■ **EXERCISE OBJECTIVE**
Nothing but the pictures gets dropped; retype every entry exactly.

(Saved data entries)
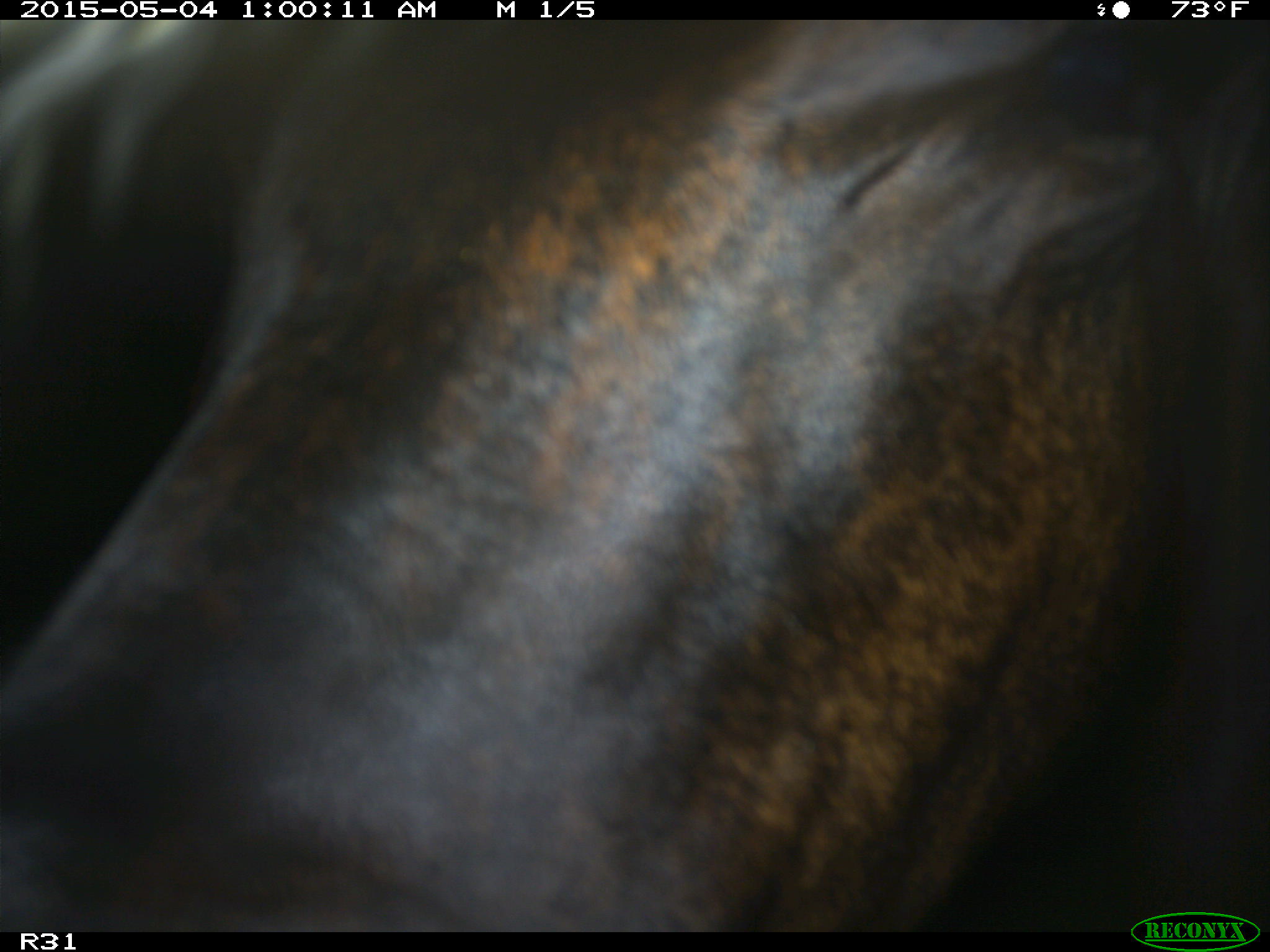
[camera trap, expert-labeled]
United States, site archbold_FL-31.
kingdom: Animalia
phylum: Chordata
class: Mammalia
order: Artiodactyla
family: Bovidae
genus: Bos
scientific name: Bos taurus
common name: domestic cow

■ **TASK OUTPUT**
[camera trap, expert-labeled]
United States, site archbold_FL-31.
kingdom: Animalia
phylum: Chordata
class: Mammalia
order: Artiodactyla
family: Bovidae
genus: Bos
scientific name: Bos taurus
common name: domestic cow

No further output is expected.